Até os anos 60, diversos estados dos EUA eram abertamente racista. Determinavam espaços separados para brancos e negros frequentarem e negavam à população negra o direito do voto. Martin Luther King e Malcom X se tornaram ícones dessas décadas por serem os maiores representantes da luta do movimento negro por uma sociedade mais justa e por terem sido mortos prematuramente fruto, ou não, dessa luta. Hoje em dia o racismo contra negros continua existindo tanto nos EUA quanto no Brasil mas é condenado pelo estado e pela sociedade em geral. Pouquíssimas pessoas se atrevem a sair por aí demonstrando o seu racismo.
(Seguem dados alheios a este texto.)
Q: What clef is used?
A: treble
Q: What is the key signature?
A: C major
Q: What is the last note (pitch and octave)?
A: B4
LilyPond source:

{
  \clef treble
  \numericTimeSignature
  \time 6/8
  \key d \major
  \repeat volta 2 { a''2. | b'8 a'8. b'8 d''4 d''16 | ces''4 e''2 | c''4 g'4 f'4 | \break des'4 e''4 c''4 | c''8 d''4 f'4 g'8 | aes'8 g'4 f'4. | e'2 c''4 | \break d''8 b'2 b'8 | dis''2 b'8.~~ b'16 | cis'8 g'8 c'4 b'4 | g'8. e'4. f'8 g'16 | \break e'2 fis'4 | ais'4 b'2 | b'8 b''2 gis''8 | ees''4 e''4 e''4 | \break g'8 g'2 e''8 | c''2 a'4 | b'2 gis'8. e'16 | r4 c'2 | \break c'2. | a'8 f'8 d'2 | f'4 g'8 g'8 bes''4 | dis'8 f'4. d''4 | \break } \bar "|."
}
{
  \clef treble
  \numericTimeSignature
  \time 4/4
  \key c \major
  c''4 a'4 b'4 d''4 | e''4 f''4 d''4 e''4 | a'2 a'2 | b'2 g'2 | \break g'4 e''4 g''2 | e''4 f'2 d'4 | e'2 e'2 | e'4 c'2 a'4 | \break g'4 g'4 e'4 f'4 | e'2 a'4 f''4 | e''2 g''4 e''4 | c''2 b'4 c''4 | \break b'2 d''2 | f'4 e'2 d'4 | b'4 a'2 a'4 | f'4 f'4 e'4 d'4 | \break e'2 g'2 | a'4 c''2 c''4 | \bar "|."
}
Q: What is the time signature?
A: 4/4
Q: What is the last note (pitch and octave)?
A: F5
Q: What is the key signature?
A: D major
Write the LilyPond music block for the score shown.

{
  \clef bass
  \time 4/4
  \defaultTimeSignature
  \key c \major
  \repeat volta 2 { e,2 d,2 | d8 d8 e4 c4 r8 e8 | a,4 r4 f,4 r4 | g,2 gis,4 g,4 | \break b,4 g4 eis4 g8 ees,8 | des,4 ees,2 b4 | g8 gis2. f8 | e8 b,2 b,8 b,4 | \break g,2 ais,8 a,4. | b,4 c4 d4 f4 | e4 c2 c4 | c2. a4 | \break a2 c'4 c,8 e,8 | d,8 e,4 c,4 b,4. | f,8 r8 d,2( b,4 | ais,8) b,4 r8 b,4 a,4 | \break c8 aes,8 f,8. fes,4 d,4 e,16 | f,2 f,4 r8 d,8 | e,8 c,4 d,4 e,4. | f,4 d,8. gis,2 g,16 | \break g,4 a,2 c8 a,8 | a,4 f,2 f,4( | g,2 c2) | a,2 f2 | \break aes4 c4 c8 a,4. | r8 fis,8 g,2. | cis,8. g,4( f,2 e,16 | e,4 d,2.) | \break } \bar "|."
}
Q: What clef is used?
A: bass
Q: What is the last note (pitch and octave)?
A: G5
O movimento feminista não é novo. Ao longo do século 20 as mulheres adquiriram diversos direitos como o direito ao voto e ao trabalho. Mas é inegável que o machismo ainda é aceito e estimulado pela sociedade. E assim como o racismo se tornou uma pauta amplamente debatida pela sociedade ao longo do século 20, o machismo passou a ser uma pauta amplamente discutida pela sociedade nesse começo do século 21 e, embora existam outras discussões rondando o tema como palavras x intenção e locais públicos x locais privados, é muito provável que em pouco tempo a sociedade passará a condenar manifestações machistas em locais públicos como as redes sociais. O mesmo se aplica a homofobia.

É dessa forma que a sociedade evolui: por pautas. Em certo momento, grupos sociais conseguem que as suas pautas sejam discutidas pela sociedade como um todo e a partir daí, ganham o respaldo de pelo menos parte da população para tentar impor as suas ideologias. Seria muito estranho e pouco aceito pela sociedade se eu passasse a entrar no instagram de pessoas que postam fotos de comida e começasse a ofender elas por não serem vegetarianas. Menos aceito ainda seria tentar justificar, em alguma rede social, os crimes cometidos por um psicopata por achar que ele tem uma doença que o condena a não ter empatia pelos seus semelhantes. No entanto, esses temas invariavelmente se tornarão pautas no futuro e ganharão o respaldo de parte da população.

Já ouvi argumentos de que aqueles que tentam impor ideologias progressistas são hipócritas por não olharem para os seus próprios erros. Não compartilho desse pensamento porque sei que as pessoas não são perfeitas. Malcom X não era perfeito e mesmo assim defendia o combate ao racismo através da violência. Não podemos exigir que as pessoas cheguem a perfeição para que as suas lutas se tornem legítimas. O que sim devemos exigir é que, através das diferentes pautas, continuemos evoluindo à caminho de uma sociedade mais justa.